S3 group action faithful?

Question

I'm struggling with understanding the term "faithful". I read that a group action for example $S_3$ is faithful on {1,2,3}. Does that mean $S_3$ is not faithful on {1,2,3,4} because it never changes 4? I've read that a group action is faithful when the homomorphism is injectiv ergo it has trivial kernel. But I struggle to understand that, what is the kernel of $S_3$ is on {1,2,3,4} or $S_3$ on {A,B} for example. Thanks

Answer 1

A group $G$ acts faithfully on $X$ if the identity of $G$ is the only group element that leaves all elements of $X$ fixed.
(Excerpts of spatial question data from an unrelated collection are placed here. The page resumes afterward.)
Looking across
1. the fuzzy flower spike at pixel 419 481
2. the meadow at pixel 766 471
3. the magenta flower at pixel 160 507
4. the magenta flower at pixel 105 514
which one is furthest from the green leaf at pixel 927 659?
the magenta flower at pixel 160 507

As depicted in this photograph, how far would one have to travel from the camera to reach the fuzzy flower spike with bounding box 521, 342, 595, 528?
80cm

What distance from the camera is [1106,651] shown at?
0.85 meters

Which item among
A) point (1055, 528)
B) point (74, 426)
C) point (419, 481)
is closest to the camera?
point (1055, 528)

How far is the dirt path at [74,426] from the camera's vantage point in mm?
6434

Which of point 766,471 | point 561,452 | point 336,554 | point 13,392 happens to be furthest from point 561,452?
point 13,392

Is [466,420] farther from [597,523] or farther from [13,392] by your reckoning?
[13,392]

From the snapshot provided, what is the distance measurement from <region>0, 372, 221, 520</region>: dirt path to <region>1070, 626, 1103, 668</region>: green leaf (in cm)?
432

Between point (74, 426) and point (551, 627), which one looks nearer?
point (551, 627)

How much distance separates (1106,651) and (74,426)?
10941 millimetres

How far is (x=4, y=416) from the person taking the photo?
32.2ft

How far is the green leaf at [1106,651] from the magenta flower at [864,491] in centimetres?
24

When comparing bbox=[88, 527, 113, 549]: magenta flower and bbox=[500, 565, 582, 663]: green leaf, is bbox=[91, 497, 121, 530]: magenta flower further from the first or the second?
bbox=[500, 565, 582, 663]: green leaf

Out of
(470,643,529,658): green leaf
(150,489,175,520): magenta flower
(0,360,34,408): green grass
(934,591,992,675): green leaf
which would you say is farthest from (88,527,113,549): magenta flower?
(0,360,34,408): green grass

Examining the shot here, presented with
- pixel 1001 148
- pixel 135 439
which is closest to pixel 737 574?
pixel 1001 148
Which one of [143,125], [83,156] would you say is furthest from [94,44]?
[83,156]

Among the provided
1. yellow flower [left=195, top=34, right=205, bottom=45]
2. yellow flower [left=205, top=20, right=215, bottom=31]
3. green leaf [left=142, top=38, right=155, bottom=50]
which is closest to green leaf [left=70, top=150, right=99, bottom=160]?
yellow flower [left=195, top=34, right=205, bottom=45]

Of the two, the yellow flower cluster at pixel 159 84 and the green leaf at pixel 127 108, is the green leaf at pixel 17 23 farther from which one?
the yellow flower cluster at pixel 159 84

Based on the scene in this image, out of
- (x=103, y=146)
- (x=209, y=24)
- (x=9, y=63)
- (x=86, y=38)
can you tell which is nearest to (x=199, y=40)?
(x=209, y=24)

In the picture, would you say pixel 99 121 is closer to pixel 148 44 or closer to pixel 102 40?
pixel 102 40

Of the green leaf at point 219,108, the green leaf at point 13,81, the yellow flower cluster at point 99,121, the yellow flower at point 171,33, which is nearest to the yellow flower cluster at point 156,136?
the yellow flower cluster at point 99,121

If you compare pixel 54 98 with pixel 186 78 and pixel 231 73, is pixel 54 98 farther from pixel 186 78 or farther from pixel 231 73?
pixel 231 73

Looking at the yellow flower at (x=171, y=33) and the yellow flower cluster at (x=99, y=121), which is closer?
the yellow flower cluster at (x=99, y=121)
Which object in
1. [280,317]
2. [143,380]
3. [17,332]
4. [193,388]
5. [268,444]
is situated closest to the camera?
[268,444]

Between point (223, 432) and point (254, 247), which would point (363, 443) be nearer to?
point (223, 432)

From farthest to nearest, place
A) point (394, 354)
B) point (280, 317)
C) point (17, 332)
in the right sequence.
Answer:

The natural action of $S_3$ on $\{1,2,3\}$ is faithful because any non-identity permutation does not leave all elements of $\{1,2,3\}$ fixed. Therefore, the action of $S_3$ on $\{1,2,3,4\}$ given by permuting the first $3$ elements is also faithful.

A group action is faithful if the homomorphism $G \to S_X$ is injective. This is the case for these actions, because different permutations in $S_3$ act "differently" on the elements of $\{1,2,3\}$ and $\{1,2,3,4\}$.

Answer 2

Recall that a group action can be defined as follows. Let $X$ be a set and denote by $Sym(X)$ the group of all permutations of $X.$ Then an action of a group $G$ on the set $X$ is a group homomorphism $\varrho: G \rightarrow Sym(X).$ Then, the action $\varrho$ is called faithful if $ker\ \varrho = \{1_G\},$ as you noted in your question.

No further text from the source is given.